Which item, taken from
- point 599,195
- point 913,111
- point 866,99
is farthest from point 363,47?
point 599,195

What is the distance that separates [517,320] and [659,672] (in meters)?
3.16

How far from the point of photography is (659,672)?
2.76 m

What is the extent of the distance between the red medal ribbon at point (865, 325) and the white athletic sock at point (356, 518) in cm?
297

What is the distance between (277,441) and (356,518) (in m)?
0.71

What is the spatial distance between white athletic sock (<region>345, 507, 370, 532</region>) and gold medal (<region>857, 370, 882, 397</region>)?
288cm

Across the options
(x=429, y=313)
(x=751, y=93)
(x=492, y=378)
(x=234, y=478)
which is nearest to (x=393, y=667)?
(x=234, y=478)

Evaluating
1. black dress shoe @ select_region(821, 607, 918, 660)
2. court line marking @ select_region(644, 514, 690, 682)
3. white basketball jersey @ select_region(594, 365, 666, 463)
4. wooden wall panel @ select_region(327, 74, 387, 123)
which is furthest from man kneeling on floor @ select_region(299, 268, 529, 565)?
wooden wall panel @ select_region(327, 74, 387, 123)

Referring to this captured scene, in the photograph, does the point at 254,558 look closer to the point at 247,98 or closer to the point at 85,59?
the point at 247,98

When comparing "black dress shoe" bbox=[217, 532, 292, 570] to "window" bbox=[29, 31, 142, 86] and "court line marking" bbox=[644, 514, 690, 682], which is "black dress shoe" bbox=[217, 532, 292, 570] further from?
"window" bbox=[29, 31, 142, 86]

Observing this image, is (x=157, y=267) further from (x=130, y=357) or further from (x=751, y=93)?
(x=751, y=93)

-=-=-=-=-

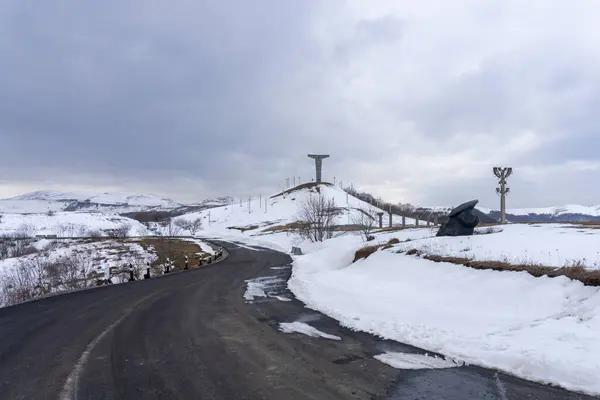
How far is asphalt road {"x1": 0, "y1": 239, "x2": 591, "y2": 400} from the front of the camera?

-=-=-=-=-

■ **Problem requirements**:
Please count the lines in the records above that contain the string "wall", treating uppercase and lowercase as different, and reply with only that number.

■ **Result below**:
2